Copy every line of the records below where the word "style" occurs.

*** RECORDS SHOWN ***

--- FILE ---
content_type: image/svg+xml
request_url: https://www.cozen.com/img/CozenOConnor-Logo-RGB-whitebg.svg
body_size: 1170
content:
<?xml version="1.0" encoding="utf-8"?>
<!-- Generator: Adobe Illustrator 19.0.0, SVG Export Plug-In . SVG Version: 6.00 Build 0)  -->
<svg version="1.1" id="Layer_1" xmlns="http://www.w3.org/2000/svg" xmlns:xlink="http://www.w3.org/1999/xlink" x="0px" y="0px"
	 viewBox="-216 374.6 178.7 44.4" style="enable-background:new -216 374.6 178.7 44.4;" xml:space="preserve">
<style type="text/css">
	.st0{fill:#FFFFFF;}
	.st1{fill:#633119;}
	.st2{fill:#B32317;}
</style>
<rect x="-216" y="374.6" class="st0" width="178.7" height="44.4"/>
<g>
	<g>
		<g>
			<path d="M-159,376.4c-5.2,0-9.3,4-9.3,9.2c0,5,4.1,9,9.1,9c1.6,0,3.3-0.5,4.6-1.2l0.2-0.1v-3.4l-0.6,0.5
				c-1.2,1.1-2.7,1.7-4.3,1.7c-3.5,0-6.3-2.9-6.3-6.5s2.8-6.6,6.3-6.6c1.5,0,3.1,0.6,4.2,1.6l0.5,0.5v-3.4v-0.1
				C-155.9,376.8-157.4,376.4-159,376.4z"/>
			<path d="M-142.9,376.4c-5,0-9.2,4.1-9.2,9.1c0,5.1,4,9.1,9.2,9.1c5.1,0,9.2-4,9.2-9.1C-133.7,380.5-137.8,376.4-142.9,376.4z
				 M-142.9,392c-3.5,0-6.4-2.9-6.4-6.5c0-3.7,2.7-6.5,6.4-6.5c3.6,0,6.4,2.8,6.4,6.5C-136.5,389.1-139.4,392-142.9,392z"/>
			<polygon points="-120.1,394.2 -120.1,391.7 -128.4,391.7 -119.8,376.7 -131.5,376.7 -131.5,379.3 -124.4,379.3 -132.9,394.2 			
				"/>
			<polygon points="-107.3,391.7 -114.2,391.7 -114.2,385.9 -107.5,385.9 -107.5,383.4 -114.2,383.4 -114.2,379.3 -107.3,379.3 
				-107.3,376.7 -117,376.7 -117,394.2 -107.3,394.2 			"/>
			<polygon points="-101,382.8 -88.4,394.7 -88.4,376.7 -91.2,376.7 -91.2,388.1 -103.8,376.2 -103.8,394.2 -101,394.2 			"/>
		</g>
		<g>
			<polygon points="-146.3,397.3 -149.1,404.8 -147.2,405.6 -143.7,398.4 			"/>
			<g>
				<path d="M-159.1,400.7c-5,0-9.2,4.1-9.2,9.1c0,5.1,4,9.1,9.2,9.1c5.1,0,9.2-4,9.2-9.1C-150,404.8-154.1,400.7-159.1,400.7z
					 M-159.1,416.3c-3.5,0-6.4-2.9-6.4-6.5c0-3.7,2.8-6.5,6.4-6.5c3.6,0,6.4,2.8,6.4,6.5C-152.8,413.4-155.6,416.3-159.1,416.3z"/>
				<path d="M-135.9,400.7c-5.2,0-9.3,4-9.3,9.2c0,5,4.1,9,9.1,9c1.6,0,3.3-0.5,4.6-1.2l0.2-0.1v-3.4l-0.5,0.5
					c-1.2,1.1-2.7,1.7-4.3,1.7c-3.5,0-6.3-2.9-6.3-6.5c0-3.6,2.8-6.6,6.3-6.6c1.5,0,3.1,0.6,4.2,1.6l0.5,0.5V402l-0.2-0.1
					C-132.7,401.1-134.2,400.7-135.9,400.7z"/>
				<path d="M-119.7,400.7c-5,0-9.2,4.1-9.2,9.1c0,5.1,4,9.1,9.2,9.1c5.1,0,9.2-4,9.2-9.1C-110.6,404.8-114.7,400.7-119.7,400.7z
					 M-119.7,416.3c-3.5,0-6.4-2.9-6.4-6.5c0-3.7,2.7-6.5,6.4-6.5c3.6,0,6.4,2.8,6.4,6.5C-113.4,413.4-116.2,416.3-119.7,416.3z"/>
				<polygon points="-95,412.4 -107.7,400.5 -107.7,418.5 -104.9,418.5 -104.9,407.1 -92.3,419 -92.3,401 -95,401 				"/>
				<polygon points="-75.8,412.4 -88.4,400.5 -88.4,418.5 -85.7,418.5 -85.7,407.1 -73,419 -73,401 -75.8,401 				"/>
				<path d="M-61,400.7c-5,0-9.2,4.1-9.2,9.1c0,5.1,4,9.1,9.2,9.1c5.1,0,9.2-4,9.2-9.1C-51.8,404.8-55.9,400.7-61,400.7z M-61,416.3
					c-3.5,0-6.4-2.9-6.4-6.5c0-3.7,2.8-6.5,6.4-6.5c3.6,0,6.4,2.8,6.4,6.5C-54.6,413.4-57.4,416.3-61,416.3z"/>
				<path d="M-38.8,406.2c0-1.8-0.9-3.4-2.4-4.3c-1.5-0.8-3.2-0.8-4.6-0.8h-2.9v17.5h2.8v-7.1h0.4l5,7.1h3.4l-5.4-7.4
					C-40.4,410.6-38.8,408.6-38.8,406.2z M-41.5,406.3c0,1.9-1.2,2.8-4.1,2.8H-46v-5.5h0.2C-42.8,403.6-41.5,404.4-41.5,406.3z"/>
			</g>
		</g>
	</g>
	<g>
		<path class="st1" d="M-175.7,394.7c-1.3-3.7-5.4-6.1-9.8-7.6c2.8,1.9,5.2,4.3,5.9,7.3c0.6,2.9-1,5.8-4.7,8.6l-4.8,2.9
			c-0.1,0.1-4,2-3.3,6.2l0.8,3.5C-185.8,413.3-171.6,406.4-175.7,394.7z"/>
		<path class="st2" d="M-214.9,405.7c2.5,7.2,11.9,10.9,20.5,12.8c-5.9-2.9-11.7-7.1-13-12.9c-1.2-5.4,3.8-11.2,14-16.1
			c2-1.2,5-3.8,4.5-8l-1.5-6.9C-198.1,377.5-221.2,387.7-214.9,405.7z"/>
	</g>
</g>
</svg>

*** End of RECORDS SHOWN ***

◆ **RESPONSE TO THIS EXERCISE**
	 viewBox="-216 374.6 178.7 44.4" style="enable-background:new -216 374.6 178.7 44.4;" xml:space="preserve">
<style type="text/css">
</style>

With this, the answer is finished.